Sagot :
Answer:
The optimal total annual inventory cost is:
= $1,512,588
by ordering 51 units with each order.
Explanation:
a) Data and Calculations:
Annual demand of computers = 3,000
Annual inventory carrying cost = 20% of unit cost
Ordering costs per order = $10
Options
Quantity Price per Unit ($)
1-25 $475.00
26-50 $445.00
51+ $420.00
Total annual inventory cost:
With 1 = 25 units at $475,
EOQ = square root of (2 * D * Ordering cost)/Holding cost
=(2 * 3,000 * $10)/$95
= 25 units
Total inventory costs when each order is 25 units:
Unit costs = $1,425,000 (3,000 * $475)
Ordering cost = $1,200 ($10 * 3,000/25)
Holding cost = $285,000 ($1,425,000 * 20%)
Total annual inventory costs = $1,711,200
With 26 - 50 units at $445,
EOQ = square root of (2 * D * Ordering cost)/Holding cost
= (2 * 3,000 * 10)/$89
= 26 units
Total inventory costs when each order is 26 units:
Unit costs = $1,335,000 (3,000 * $445)
Ordering cost = $1,154 ($10 * 3,000/26)
Holding cost = $267,000 ($1,335,000 * 20%)

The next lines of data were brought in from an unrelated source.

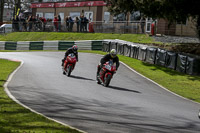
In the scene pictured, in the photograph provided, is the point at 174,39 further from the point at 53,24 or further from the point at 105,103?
the point at 105,103

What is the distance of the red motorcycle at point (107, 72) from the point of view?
15383 millimetres

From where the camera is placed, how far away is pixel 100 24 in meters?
37.7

Total annual inventory costs = $1,603,154
With 51+ units at $420,
EOQ = square root of (2 * D * Ordering cost)/Holding cost
= (2 * 3,000 * 10)/$84
= 27 units
Total inventory costs when each order is 27 units:
Unit costs = $1,335,000 (3,000 * $445)
Ordering cost = $1,111 ($10 * 3,000/27)
Holding cost = $267,000 ($1,335,000 * 20%)

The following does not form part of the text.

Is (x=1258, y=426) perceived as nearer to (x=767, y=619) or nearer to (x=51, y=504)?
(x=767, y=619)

Total annual inventory costs = $1,603,111
Total inventory costs when each order is 51 units:
Unit costs = $1,260,000 (3,000 * $420)
Ordering cost = $588 ($10 * 3,000/51)
Holding cost = $252,000 ($1,260,000 * 20%)
Total annual inventory costs = $1,512,588
However, to take advantage of the reduced cost per unit due to discount, ordering 51 units per order minimizes the total inventory cost.